SELECTED EXCERPT ::
For females indulging in such `nongramee' (read filth) is only to have aspersion cast of being `cheap' or `horny', as also the hazardous possibilities of otherwise docile males, to turn into predatorial hyena heat, and in the first opportunity, go for a `plunge', when on the advantageous flip side it becomes difficult to determine the term consensual sex, and really if there is as such a `guilty party' in the two? Date rapes – Bangladeshis haven't even heard about it. The discussion of sex between the male and female species in Bangladesh by the way is taboo, and you certainly don't need a mullah to enforce orders. Our `enlightened' lots (bidhogdojohn's) wield the same powerful yet identical `sword' of authority!

In all probability the above paragraph is drawing a brush far too wide, because what we have here is a common parameter of the man-women relationship in any society, especially ones as sexually repressed as Bangladesh.

To our utter dismay are terms like `progressive' or `enlightened' been played about with wanton recklessness when the issue in question is religion, specially Islam. It was after all fair, to lash out at myopic mullahs when they viewed Taslima's opinion with contempt, when her attack was against the religion she was born into, and caused her ultimate exile from Bangladesh in the nineties. Tragically none were seen to be more vocal in support of her alleged `blasphemy' than the ones Taslima has set to socially murder in "Caw".

SUPPLIED DATA ::
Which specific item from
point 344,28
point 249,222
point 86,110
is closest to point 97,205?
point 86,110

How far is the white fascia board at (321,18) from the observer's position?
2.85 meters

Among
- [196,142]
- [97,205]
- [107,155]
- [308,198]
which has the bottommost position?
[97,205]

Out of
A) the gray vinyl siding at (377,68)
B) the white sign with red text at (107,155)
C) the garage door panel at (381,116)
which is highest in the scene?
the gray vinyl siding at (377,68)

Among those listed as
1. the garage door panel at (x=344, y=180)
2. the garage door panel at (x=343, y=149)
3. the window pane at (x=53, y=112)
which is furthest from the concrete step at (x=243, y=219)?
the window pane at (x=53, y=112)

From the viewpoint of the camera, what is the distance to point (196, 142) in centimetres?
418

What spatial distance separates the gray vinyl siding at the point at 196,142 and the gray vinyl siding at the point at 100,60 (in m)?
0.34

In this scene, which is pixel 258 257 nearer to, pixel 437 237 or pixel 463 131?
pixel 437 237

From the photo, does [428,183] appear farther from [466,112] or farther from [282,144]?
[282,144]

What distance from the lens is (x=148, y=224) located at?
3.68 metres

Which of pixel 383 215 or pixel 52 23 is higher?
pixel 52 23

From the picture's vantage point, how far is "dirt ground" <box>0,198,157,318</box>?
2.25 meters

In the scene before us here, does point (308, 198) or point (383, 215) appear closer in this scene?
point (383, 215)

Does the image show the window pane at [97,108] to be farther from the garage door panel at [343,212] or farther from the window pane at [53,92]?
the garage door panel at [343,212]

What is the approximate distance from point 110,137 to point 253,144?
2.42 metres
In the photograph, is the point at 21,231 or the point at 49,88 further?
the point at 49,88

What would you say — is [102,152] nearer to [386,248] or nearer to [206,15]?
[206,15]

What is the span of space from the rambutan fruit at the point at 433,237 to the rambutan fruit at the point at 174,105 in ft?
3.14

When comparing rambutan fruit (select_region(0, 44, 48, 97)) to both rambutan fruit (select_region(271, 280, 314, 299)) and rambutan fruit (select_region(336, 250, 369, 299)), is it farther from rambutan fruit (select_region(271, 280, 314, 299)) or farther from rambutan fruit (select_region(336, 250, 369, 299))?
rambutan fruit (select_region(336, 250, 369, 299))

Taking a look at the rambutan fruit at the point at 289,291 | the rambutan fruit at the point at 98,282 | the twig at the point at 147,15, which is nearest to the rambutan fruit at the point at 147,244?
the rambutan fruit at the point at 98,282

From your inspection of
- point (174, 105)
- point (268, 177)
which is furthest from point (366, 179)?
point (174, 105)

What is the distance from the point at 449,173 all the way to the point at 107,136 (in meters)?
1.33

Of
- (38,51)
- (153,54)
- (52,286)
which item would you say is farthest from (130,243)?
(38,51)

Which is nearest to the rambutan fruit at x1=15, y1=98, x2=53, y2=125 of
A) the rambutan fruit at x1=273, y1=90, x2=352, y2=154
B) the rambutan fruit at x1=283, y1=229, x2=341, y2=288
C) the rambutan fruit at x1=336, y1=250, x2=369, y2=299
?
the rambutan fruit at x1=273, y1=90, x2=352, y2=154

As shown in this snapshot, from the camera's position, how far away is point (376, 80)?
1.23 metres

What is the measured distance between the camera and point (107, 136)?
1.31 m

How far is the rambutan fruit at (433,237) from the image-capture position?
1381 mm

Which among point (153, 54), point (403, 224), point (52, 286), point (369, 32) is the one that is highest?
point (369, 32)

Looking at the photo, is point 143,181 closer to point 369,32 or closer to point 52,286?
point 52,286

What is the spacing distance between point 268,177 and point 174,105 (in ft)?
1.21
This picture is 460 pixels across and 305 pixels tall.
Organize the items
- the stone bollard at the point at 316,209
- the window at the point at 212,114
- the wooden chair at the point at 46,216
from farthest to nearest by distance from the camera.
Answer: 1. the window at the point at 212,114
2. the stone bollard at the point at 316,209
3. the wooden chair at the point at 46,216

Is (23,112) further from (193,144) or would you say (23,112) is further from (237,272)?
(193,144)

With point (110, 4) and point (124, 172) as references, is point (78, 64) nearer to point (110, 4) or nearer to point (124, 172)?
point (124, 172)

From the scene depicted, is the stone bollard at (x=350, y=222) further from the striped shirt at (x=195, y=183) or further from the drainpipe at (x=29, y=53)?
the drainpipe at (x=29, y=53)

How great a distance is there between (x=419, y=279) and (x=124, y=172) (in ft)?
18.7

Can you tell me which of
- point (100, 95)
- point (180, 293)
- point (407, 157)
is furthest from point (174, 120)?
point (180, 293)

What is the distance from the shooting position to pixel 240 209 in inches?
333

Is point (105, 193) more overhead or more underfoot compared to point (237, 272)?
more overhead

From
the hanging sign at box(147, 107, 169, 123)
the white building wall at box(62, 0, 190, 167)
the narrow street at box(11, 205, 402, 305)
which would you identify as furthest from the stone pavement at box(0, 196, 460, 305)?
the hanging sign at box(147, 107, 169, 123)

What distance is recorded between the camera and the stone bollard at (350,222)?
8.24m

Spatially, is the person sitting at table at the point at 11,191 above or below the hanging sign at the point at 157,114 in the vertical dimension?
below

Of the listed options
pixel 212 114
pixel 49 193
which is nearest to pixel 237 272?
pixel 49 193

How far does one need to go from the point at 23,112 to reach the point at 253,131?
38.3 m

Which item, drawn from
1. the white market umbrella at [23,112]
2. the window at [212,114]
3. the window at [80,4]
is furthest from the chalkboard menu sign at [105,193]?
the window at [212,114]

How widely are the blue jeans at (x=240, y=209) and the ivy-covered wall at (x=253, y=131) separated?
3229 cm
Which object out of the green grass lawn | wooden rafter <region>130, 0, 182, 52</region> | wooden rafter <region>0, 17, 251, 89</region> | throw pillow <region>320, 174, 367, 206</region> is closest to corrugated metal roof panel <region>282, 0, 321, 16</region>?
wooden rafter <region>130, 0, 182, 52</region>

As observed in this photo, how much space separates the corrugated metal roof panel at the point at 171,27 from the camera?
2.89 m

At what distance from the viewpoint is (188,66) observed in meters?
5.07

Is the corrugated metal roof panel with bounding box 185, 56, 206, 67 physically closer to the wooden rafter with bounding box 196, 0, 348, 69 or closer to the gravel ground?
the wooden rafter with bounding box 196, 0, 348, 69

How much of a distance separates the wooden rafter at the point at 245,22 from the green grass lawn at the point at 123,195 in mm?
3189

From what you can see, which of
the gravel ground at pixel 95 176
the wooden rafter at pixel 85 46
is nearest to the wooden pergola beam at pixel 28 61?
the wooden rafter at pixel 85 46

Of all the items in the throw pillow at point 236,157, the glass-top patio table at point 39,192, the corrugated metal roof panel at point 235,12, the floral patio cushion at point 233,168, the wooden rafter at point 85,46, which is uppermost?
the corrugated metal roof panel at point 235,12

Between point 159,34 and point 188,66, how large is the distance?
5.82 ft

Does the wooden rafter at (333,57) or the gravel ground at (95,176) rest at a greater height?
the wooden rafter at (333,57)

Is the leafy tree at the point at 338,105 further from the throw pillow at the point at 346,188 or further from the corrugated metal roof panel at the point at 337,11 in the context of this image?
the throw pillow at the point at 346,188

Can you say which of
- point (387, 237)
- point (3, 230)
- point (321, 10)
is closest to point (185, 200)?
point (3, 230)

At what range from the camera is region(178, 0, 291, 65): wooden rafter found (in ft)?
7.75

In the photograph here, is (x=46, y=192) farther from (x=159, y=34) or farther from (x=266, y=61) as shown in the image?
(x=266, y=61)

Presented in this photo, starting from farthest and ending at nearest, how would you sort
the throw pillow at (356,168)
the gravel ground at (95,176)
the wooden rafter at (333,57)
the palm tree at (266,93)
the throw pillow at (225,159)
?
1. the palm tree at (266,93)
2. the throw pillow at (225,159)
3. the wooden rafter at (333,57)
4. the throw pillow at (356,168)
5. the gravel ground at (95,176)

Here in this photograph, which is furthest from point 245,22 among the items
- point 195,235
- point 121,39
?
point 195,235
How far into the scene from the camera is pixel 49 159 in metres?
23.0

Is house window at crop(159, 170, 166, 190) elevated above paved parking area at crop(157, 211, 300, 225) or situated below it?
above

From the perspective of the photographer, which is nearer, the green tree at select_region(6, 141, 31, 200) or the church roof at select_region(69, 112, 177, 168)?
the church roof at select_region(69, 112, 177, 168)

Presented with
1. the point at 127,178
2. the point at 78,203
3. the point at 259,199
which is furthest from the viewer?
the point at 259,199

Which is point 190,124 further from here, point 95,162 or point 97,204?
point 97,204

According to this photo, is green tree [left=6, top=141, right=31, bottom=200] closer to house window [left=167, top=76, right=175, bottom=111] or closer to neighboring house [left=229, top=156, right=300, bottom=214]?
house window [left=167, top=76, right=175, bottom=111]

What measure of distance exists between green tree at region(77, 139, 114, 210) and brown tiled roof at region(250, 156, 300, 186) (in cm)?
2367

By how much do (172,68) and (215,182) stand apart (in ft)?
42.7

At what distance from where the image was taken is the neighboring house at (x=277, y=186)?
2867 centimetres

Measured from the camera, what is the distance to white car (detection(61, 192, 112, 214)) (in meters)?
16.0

TASK STATEMENT :: In the passage on Bangladesh and Taslima above, in which decade did Taslima go into exile from Bangladesh?

EXPECTED OUTPUT :: In the nineties.